Merger leveraged buy out: operazione sostenuta da valide ragioni economiche (e quindi non abusiva) se finalizzata alla riorganizzazione degli assetti partecipativi e di controllo.

by AdminStudio

Con due sentenze del 20 giugno 2025 la Sezione Tributaria accoglie il ricorso di una società contribuente relativamente ad operazioni di Merger leveraged buy out. Nella sentenza n. 16559 (Pres. Crucitti, Rel. Cataldi) (l’altra è la n. 16567 a identico collegio giudicante e sempre relativa alla stessa vicenda) viene accolto un motivo nel quale la contribuente ribadiva soprattutto che, nel caso di specie, l’operazione tacciata di essere abusiva era invece sostenuta da valide ragioni economiche, che giustificavano lo schema delle operazioni adottato dalle parti, essendo finalizzata alla riorganizzazione degli assetti partecipativi e di controllo della società, attraverso il ricorso allo schema negoziale, previsto espressamente dall’ art. 2501 – bis, cod. civ., del cd. merger leveraged buy out.

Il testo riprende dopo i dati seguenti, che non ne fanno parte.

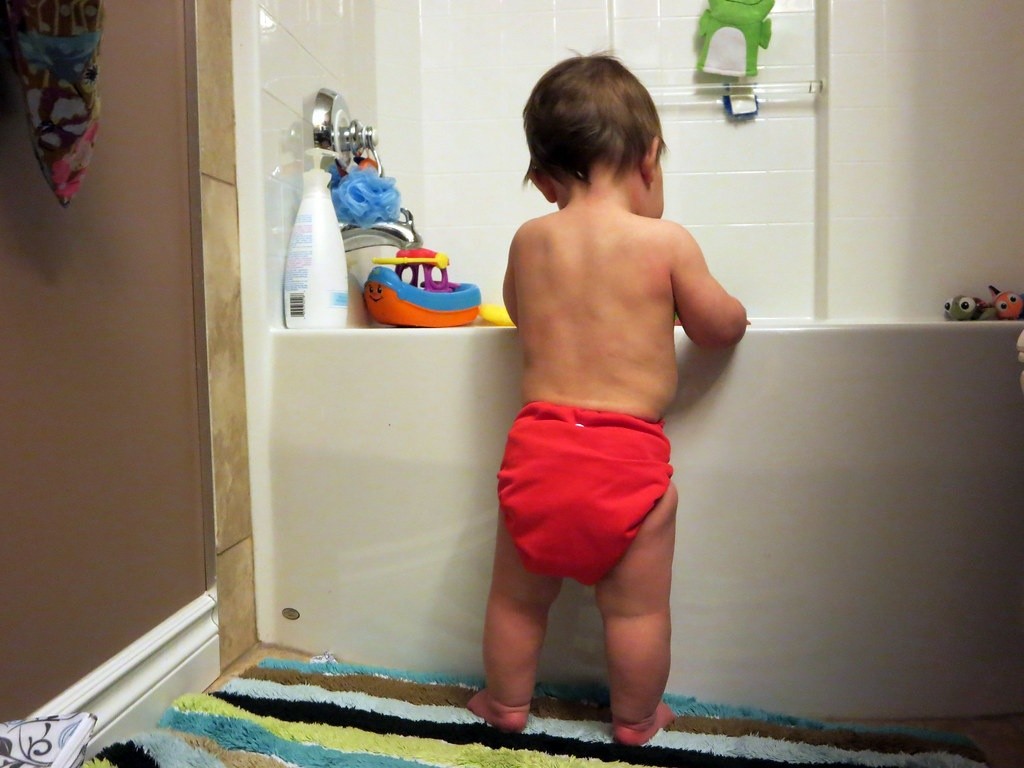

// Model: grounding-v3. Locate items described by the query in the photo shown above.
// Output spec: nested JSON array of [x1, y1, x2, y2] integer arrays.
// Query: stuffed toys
[[943, 285, 1024, 322]]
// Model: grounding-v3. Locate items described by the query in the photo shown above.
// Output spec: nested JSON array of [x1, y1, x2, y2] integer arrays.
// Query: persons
[[467, 48, 750, 746]]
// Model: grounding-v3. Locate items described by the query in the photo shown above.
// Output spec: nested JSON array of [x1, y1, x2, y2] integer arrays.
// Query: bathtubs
[[267, 319, 1024, 724]]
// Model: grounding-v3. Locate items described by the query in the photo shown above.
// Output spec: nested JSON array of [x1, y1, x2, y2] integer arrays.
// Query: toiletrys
[[281, 147, 350, 330]]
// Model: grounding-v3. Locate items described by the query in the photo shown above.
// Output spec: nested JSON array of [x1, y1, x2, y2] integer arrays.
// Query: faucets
[[339, 206, 423, 253]]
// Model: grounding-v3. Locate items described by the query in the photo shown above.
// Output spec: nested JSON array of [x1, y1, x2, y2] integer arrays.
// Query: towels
[[0, 0, 108, 210]]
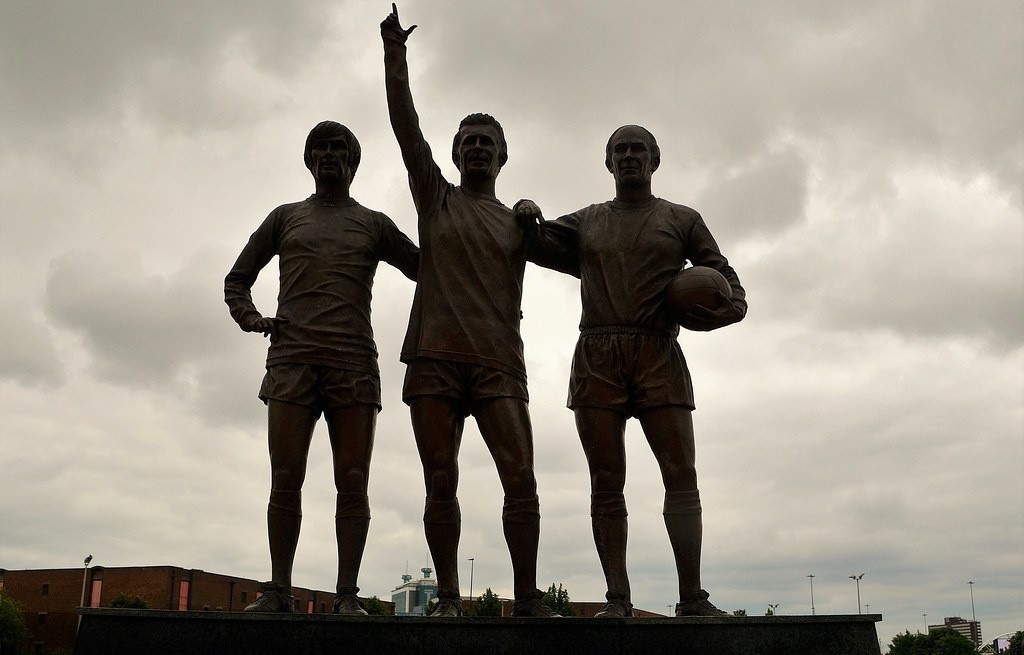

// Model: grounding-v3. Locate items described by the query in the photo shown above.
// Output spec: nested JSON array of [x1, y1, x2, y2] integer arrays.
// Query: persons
[[381, 2, 584, 617], [513, 126, 748, 619], [223, 122, 524, 615]]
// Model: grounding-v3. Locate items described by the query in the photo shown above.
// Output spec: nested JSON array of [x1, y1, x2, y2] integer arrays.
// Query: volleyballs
[[666, 265, 733, 332]]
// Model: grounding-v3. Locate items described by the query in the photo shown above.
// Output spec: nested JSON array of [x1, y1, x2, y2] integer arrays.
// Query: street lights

Infatti, il leveraged buy-out (LBO), definibile come “acquisizione attraverso l’indebitamento”, è un’operazione straordinaria che consiste nell’acquisizione, nel caso di specie tramite una newco, di una partecipazione di controllo, mediante il ricorso ad un finanziamento che è destinato ad essere rimborsato con i medesimi flussi finanziari generati dalla società acquisita (c.d. società target). Dal punto di vista fiscale, quindi, il reddito imponibile della società target sarà ridotto degli interessi passivi gravanti sul finanziamento appositamente contratto per l’acquisto della partecipazione da parte della newco. Quando tale risultato viene ottenuto attraverso la fusione, nel caso di specie inversa, della newco utilizzata quale veicolo per l’acquisizione, nella società target, si parla di merger leveraged buy out.

Nel caso concreto, secondo la ricorrente, lo schema negoziale dell’operazione straordinaria effettuata è stato necessario al fine di ottenere il finanziamento in questione dalle banche, che intendevano rafforzare la loro posizione creditoria in ragione della consistenza patrimoniale della società target, avuto riguardo non solo ai beni materiali ed immateriali di quest’ultima, ma anche al flusso finanziario che sarebbe derivato dall’attività produttiva della riorganizzata WPS. Incontestata quindi la legittimità, sul piano civilistico, dell’operazione, tipizzata dall’art. 2501 – bis cod. civ., l’elusione fiscale, di cui all’art. 37 – bis del D.P.R. n. 600 del 1973, sarebbe esclusa sia dalla sussistenza, in concreto, delle predette valide ragioni economiche e organizzative, ed in particolare l’inserimento, nella compagine societaria, della nuova socia AER, particolarmente qualificata nel settore produttivo di pertinenza della società; sia dalla non effettiva praticabilità della soluzione alternativa della mera cessione di quote alla stessa AER, non idonea ad attivare la leva finanziaria, ovvero a far ottenere alla nuova socia il finanziamento per l’acquisizione della partecipazione.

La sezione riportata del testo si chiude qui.